Speaking about his family, Odom recalled his little sister’s graduation from college, and the impact it had on him to have known her all her life and see that her eyes were the same as a college graduate as they were when she was a baby.
“There was something of her that was present and knowable on the day my parents brought her home, hours old … and that thing remained [at graduation]. I had this profound realization,” Odom said. “She was always her.”
As a new father, Odom said he believes parents get five lessons that they can impart to their children. He shared the three that he said he has figured out so far with the graduates: First, know that you’re enough; second, learn how to make and keep a friend; third, remember that the only thing you will ever really be ashamed of is being unkind.
After the speeches, each college dean had their respective graduating students rise to be recognized, with Pollack formally bestowing upon each set of graduates the titles that they earned at Cornell.

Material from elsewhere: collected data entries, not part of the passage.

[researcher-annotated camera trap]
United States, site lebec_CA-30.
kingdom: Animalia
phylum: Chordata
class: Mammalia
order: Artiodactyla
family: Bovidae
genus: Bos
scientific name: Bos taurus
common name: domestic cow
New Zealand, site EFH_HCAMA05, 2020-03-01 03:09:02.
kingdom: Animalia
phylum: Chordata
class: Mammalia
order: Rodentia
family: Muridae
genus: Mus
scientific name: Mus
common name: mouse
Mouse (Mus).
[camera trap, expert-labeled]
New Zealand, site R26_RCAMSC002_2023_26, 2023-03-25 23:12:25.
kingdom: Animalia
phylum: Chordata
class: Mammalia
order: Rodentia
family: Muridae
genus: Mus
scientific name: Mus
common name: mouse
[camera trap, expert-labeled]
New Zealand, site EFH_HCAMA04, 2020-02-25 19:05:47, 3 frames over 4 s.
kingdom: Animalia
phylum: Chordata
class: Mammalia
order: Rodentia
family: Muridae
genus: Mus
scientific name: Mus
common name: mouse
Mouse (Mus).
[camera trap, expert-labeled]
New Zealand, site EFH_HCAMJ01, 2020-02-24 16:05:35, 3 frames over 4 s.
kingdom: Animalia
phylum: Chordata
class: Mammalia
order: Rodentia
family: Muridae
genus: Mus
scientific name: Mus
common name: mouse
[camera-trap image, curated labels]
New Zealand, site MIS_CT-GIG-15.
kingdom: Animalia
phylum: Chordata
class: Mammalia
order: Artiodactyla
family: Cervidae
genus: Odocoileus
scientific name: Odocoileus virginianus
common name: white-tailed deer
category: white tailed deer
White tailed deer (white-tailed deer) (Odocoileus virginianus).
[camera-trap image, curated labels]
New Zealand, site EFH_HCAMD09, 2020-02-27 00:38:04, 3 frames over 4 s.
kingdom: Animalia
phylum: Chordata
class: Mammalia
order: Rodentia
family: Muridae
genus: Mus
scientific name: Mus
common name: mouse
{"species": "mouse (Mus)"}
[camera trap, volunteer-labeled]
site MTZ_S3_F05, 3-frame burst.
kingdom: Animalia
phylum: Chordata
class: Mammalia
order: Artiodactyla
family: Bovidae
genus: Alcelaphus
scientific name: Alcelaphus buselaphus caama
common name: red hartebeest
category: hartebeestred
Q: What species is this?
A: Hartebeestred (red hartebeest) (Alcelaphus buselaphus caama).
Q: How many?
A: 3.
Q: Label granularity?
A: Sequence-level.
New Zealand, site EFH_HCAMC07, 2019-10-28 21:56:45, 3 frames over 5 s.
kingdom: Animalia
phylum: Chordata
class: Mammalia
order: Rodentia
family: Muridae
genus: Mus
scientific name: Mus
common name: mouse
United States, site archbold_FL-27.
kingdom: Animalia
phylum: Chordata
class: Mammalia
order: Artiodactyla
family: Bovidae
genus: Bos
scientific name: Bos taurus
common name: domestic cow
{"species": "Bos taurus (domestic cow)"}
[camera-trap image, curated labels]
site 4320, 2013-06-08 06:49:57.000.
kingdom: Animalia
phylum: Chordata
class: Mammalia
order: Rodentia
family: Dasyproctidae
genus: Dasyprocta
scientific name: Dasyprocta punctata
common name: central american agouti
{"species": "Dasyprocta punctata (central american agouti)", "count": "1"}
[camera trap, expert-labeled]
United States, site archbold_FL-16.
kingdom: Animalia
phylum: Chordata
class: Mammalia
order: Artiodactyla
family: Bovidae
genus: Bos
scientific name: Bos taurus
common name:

Closing the ceremony, Associate Vice President for Alumni Affairs and Development Michelle Vaeth ’98 encouraged the Class of 2020 to continue their relationship with Cornell by planning the class reunions, volunteering and visiting campus and also by connecting with Cornellians across the world.
“The chances are pretty good that a Cornellian you may meet, whether or not you spent time together on campus, could have a profound impact upon you, your career and your life,” Vaeth said. “I know that I have found this to be true over and over again.”
After singing the alma mater, the Class of 2020 exited to the sound of the Cornell “Fight Song.”